The British Empire had no definite beginning. It just sort of emerged out of the gloom. Nor did it have a definite end – until yesterday. Up until then, writing books about the history of the Empire (which is what I do), I had always found it difficult to know where to stop. There are several dates that can be picked for the beginning of the end, of course: either of the two world wars, Indian independence, Suez, the retrocession of Hong Kong, even, before any of these events, my own favourite: the Anglo-Boer War (1899-1902). But still there remained traces of the Empire all over: far-flung British populations, the Falklands, island tax havens, the English language, deprecating views of ‘coloured’ peoples that may have been inherited from colonial times, and so on. But when could we say it was all finally over? That’s no clearer than its exact starting date. In cases like this all we can do is to pick a symbolic event; and England (pop. 53 million) 1, Iceland (pop. 330,000) 2, in Stade de Nice on Monday 27 June 2016, coming on top of ‘Brexit’ just three days earlier, seems to me as good a choice as any.

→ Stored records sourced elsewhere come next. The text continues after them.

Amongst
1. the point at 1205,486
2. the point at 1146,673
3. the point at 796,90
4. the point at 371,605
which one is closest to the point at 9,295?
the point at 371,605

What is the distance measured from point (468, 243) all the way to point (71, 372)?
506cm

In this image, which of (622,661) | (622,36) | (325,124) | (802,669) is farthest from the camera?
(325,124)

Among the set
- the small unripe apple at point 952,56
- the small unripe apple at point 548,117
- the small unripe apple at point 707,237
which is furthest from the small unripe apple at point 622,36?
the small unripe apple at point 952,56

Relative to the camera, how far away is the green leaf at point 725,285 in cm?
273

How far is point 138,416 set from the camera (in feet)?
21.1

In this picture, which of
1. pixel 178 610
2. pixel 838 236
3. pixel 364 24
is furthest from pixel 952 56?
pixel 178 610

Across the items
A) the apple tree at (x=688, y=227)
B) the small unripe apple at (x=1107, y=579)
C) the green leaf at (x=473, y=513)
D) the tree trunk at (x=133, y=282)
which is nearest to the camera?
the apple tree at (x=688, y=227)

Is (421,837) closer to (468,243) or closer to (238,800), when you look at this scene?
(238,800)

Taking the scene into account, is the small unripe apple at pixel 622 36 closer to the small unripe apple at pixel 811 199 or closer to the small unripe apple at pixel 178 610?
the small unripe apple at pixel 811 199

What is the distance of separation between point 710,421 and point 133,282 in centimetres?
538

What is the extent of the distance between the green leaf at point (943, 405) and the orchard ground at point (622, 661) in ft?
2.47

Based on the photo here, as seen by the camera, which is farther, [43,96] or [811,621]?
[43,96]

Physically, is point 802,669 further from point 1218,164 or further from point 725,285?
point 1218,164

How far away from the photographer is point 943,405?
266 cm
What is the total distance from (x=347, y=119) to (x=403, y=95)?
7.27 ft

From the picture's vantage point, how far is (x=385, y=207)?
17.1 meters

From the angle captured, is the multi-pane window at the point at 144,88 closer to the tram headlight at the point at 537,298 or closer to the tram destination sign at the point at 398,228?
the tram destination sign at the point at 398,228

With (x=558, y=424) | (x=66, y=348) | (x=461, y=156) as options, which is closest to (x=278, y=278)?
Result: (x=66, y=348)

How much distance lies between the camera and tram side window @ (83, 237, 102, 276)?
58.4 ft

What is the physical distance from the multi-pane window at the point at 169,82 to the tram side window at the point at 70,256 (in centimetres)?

It’s a good symbol because, as everyone knows, it was the Brits who invented football, and then exported it to the world under the cover of their ‘informal’ empire: that is, the empire of their world-wide trade. It’s also apt because our defeat was at the hands of the Vikings (essentially), who have been a pain in our arses for over a thousand years: invading, raping, pillaging and colonising us in the 9th-11th centuries; conquering us (disguised as Frenchmen) in 1066; the great au pair invasion of the 1960s, undermining our morals; and making us struggle with their flat-pack furniture.
Brexit, however, is a more substantial terminal point. Of course we haven’t had a (significant) empire for ages; but we’ve still been ‘Great Britain’. The ‘Great’, of course, isn’t any kind of boast, but simply indicates that Britain is more than just England: for my Swedish friends, stor rather than stark. It consists of four separate nations. With Scotland about to hive off to rejoin Europe, and similar noises coming from Wales and Northern Ireland, we in England may not be able to claim that title any more. That must mark the end. From imperial Britain to Little England. Iceland 2, England 1.